%%

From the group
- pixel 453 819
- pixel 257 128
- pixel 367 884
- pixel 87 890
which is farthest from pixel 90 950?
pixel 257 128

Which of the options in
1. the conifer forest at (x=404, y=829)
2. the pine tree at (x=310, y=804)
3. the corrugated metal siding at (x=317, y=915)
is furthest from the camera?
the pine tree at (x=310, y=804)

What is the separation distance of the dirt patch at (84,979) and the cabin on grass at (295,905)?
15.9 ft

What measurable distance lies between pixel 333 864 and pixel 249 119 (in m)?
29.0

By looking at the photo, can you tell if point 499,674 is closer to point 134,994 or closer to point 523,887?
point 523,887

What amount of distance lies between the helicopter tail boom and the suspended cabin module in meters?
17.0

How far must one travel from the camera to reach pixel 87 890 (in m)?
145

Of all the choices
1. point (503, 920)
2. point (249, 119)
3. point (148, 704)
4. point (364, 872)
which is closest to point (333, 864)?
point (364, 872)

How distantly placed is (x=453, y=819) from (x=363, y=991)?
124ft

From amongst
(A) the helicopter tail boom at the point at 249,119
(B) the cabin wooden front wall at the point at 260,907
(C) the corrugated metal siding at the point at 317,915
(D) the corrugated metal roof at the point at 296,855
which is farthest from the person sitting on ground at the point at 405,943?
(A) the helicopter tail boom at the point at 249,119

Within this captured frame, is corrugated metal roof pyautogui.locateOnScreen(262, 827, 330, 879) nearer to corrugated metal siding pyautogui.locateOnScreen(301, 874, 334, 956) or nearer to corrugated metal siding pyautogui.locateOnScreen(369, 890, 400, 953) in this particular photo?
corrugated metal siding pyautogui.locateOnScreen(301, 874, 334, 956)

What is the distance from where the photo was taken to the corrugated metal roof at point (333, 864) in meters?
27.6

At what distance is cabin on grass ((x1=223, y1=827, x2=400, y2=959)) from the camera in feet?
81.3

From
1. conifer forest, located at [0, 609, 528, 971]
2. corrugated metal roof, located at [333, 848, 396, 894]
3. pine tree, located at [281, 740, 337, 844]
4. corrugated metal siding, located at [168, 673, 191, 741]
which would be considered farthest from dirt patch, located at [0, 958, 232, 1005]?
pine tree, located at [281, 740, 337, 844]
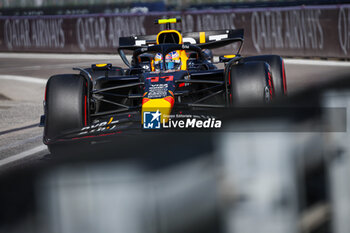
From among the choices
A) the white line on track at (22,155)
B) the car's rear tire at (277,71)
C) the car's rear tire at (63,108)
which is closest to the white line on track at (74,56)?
the car's rear tire at (277,71)

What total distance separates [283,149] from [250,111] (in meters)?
0.28

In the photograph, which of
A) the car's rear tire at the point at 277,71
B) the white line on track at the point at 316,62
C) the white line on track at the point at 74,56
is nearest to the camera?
the car's rear tire at the point at 277,71

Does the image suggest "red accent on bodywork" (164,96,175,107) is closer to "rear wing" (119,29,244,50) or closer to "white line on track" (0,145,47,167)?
"white line on track" (0,145,47,167)

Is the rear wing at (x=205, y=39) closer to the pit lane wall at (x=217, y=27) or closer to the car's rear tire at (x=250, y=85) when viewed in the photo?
the car's rear tire at (x=250, y=85)

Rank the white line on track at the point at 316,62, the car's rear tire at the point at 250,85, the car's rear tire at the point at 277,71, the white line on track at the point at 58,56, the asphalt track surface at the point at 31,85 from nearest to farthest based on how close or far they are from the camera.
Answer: the car's rear tire at the point at 250,85
the asphalt track surface at the point at 31,85
the car's rear tire at the point at 277,71
the white line on track at the point at 316,62
the white line on track at the point at 58,56

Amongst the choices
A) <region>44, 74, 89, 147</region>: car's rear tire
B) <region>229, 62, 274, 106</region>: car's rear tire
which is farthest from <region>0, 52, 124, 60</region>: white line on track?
<region>229, 62, 274, 106</region>: car's rear tire

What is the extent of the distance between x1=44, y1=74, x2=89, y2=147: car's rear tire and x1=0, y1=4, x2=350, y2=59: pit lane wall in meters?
13.0

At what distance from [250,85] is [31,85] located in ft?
32.2

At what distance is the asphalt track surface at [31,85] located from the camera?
709 cm

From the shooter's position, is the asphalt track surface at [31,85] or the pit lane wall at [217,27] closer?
the asphalt track surface at [31,85]

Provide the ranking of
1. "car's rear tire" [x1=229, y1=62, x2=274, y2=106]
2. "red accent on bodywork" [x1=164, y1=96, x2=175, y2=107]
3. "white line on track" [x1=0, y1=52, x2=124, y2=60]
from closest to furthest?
1. "car's rear tire" [x1=229, y1=62, x2=274, y2=106]
2. "red accent on bodywork" [x1=164, y1=96, x2=175, y2=107]
3. "white line on track" [x1=0, y1=52, x2=124, y2=60]

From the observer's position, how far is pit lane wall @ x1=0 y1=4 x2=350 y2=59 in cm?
1794

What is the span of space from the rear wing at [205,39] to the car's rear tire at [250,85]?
3008 mm

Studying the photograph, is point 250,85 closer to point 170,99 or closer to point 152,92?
point 170,99
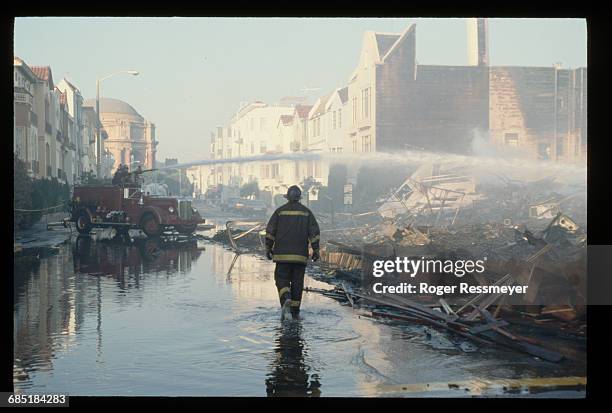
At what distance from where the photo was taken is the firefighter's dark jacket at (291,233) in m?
8.67

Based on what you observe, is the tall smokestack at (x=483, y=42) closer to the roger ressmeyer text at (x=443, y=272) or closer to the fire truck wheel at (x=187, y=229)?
the roger ressmeyer text at (x=443, y=272)

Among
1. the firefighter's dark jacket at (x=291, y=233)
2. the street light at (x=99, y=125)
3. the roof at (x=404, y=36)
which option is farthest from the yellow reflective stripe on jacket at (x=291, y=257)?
the roof at (x=404, y=36)

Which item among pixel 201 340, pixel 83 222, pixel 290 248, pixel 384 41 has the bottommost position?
pixel 201 340

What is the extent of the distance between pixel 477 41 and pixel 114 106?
11.7 feet

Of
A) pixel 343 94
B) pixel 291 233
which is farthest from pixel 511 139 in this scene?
pixel 291 233

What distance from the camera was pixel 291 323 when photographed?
342 inches

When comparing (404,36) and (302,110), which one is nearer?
(404,36)

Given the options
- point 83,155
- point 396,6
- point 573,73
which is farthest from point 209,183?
point 573,73

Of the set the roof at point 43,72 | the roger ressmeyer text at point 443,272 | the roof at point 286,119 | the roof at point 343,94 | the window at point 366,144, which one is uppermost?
the roof at point 43,72

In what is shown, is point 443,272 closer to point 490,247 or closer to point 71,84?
point 490,247

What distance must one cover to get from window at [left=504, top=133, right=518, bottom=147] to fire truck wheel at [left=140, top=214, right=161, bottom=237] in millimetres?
3844

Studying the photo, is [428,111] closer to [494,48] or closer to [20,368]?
[494,48]

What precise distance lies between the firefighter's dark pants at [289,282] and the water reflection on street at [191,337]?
5.8 inches

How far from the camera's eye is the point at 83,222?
9102 mm
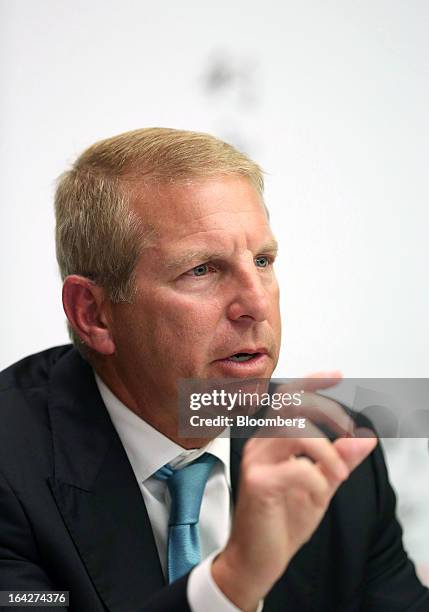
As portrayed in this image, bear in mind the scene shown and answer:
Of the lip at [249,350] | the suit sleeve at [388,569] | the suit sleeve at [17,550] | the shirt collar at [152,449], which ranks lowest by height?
the suit sleeve at [388,569]

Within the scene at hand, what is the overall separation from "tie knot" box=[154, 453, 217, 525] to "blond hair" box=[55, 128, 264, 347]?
0.70ft

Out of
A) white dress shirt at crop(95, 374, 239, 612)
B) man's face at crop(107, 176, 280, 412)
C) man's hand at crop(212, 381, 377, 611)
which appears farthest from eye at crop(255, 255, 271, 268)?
man's hand at crop(212, 381, 377, 611)

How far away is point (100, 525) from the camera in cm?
90

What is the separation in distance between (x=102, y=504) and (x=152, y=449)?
0.10 metres

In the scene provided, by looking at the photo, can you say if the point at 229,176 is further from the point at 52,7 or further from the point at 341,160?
the point at 52,7

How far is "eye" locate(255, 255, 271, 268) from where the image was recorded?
97 cm

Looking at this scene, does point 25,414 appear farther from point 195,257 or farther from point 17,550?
point 195,257

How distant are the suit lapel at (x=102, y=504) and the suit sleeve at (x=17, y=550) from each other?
0.04 m

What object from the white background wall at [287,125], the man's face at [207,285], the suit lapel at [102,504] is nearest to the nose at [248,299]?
the man's face at [207,285]

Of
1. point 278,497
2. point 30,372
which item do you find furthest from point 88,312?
point 278,497

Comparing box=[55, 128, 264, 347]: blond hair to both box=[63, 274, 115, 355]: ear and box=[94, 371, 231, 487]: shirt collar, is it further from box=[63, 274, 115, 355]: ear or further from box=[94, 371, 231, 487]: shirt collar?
box=[94, 371, 231, 487]: shirt collar

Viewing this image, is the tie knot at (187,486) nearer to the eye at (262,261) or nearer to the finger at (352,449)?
the eye at (262,261)

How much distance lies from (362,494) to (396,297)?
1.46ft

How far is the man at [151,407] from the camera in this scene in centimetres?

%%

Copy out the data above, from the line containing "Viewing this image, is" up to and including the final line of the data.

Viewing this image, is the tie knot at (187,486) nearer to the eye at (262,261) or nearer to the finger at (352,449)?
the eye at (262,261)

How much distance lies from (362,494) to (396,297)?
1.46ft

How far is the man at [151,407] from the camera in this scene in centimetres?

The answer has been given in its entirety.